Currently, the only definitive tests for the virus are performed at the CDC's laboratory in Atlanta.
Those criteria include a fever of 100.4 degrees or more, lower respiratory illness such as a cough and shortness of breath, and either travel from Wuhan, China within the previous two weeks or close contact with a person under investigation for the virus while the person was sick.
Further details about the North Jersey patient, including her recent travel or the nature of her symptoms, was not provided by the hospital, citing patient privacy concerns.
The flu season is at its height around the country and emergency rooms already are busy; influenza has killed an estimated 8,200 people since the fall, including 52 children. It's important to use resources wisely as concerns about the new coronavirus escalate, health officials said.
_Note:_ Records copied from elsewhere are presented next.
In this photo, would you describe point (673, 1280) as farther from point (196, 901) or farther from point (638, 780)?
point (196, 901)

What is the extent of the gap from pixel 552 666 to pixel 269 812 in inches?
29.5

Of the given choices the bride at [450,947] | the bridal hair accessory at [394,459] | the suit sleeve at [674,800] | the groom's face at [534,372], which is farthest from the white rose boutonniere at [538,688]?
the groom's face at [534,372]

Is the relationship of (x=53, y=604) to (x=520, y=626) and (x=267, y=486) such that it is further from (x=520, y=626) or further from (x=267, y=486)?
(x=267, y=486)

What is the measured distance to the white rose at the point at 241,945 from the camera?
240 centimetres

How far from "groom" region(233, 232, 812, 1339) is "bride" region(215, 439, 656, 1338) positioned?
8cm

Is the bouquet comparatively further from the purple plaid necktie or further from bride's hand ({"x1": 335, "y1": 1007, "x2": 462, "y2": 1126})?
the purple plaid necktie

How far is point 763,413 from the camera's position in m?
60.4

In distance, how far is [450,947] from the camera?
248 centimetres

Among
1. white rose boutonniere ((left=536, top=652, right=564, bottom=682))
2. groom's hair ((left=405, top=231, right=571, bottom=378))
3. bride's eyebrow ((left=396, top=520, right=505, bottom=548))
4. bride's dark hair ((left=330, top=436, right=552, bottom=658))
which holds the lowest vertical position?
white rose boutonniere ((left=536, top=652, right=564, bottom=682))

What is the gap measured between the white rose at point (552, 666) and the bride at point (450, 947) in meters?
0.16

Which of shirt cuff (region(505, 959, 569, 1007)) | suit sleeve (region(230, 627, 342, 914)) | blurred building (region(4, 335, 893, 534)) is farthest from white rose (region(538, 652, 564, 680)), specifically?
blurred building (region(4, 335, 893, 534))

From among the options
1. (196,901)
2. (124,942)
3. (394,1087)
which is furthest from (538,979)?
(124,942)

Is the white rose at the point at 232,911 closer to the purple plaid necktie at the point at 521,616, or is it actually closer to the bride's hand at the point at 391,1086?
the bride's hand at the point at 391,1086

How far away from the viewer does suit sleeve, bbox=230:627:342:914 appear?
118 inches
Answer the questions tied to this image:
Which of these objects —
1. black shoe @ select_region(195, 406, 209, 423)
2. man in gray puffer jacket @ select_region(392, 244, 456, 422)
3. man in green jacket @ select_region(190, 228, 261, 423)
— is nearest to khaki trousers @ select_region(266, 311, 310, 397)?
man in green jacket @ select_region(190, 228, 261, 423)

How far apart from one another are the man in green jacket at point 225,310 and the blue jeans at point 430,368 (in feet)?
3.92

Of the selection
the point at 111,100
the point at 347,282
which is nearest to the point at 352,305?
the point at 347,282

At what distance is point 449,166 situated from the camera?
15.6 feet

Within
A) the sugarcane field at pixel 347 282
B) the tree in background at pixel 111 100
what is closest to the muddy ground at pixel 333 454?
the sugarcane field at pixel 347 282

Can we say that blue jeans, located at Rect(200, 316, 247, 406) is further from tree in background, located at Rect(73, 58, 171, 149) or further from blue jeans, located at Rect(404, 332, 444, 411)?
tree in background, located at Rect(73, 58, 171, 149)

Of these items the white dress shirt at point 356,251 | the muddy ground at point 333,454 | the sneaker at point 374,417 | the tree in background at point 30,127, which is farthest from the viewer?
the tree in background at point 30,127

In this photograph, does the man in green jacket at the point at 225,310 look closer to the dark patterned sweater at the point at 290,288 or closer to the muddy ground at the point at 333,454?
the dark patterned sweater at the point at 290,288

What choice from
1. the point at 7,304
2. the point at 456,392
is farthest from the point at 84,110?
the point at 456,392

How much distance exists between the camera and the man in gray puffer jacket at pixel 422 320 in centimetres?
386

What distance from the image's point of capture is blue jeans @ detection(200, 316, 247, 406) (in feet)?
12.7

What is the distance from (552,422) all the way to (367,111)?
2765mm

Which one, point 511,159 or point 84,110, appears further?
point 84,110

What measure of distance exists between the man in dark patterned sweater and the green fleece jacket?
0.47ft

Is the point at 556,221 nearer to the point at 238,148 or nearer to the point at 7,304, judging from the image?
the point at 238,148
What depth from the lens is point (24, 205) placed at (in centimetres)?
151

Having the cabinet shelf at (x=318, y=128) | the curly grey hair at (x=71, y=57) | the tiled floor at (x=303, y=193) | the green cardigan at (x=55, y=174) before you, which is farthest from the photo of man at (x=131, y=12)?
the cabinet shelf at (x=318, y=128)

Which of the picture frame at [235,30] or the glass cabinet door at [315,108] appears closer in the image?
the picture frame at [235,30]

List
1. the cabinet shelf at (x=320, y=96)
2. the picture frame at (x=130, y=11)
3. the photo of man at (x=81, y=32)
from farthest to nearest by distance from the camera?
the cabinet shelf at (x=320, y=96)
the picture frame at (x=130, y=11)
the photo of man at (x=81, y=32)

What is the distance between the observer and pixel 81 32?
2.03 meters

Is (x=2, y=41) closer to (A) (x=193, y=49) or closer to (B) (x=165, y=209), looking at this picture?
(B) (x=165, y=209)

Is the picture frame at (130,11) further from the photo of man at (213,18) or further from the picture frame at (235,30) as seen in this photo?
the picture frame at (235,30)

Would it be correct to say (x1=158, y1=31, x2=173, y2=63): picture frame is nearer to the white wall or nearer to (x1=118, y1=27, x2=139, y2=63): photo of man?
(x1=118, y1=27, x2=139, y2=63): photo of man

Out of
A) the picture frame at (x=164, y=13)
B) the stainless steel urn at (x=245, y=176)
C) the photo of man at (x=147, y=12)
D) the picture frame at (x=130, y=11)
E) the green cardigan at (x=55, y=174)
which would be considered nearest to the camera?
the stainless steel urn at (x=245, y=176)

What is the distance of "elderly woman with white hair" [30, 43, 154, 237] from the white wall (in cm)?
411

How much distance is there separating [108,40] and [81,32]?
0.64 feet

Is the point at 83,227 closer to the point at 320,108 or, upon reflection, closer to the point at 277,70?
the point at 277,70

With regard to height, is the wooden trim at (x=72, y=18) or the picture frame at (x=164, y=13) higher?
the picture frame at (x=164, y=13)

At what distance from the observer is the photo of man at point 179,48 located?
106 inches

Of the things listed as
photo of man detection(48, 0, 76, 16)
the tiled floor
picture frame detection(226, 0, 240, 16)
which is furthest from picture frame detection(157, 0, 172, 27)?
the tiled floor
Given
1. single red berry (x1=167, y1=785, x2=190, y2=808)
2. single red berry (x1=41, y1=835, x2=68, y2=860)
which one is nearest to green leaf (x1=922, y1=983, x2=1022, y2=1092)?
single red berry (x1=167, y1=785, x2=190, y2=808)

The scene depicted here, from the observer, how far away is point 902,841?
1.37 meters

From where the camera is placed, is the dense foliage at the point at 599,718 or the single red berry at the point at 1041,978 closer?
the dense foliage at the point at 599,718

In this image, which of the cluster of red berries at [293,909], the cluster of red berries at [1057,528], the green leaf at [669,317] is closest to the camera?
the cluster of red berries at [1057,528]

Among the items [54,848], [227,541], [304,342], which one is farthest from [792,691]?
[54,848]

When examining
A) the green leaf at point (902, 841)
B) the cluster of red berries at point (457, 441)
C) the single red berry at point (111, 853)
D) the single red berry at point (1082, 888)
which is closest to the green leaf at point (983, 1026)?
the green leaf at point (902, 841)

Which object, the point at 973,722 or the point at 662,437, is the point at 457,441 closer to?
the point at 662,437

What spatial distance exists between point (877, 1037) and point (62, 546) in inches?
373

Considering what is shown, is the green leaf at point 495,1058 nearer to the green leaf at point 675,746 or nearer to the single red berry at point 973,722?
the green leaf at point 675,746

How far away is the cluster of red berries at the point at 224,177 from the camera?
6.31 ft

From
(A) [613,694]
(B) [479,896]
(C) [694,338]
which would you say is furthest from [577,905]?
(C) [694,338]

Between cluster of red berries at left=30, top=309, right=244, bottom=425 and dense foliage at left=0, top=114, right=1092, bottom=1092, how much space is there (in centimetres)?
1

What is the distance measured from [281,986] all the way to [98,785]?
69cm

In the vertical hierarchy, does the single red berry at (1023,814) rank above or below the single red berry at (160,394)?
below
“While [the novel coronavirus] nCoV is very concerning, hospital emergency departments and urgent care centers need to consider other more common diagnoses,” such as MERS (Middle Eastern Respiratory Syndrome), seasonal respiratory viruses and measles, said Judith Persichilli, New Jersey's health commissioner.
The key question asked of patients with respiratory complaints who arrive at the emergency department is whether they have traveled to Wuhan, the epidemic's epicenter, within the past two weeks, said Dr. Debra Chew, medical director for infection prevention and control at University Hospital in Newark.
Her hospital has posted signs in Chinese and English at entry points and within the emergency department asking patients to identify themselves if they've been in Wuhan recently, and so far none have, she said.
Meanwhile, the CDC confirmed Friday that a Chicago resident in her 60s who returned from Wuhan on Jan. 13 was the second person in the United States to be diagnosed with the virus. Her condition is stable, Chicago public health officials said, and she remains hospitalized in isolation primarily to prevent the spread of infection.
She had limited contact with others, and was not symptomatic when she flew back to the United States on Jan. 13, the CDC said.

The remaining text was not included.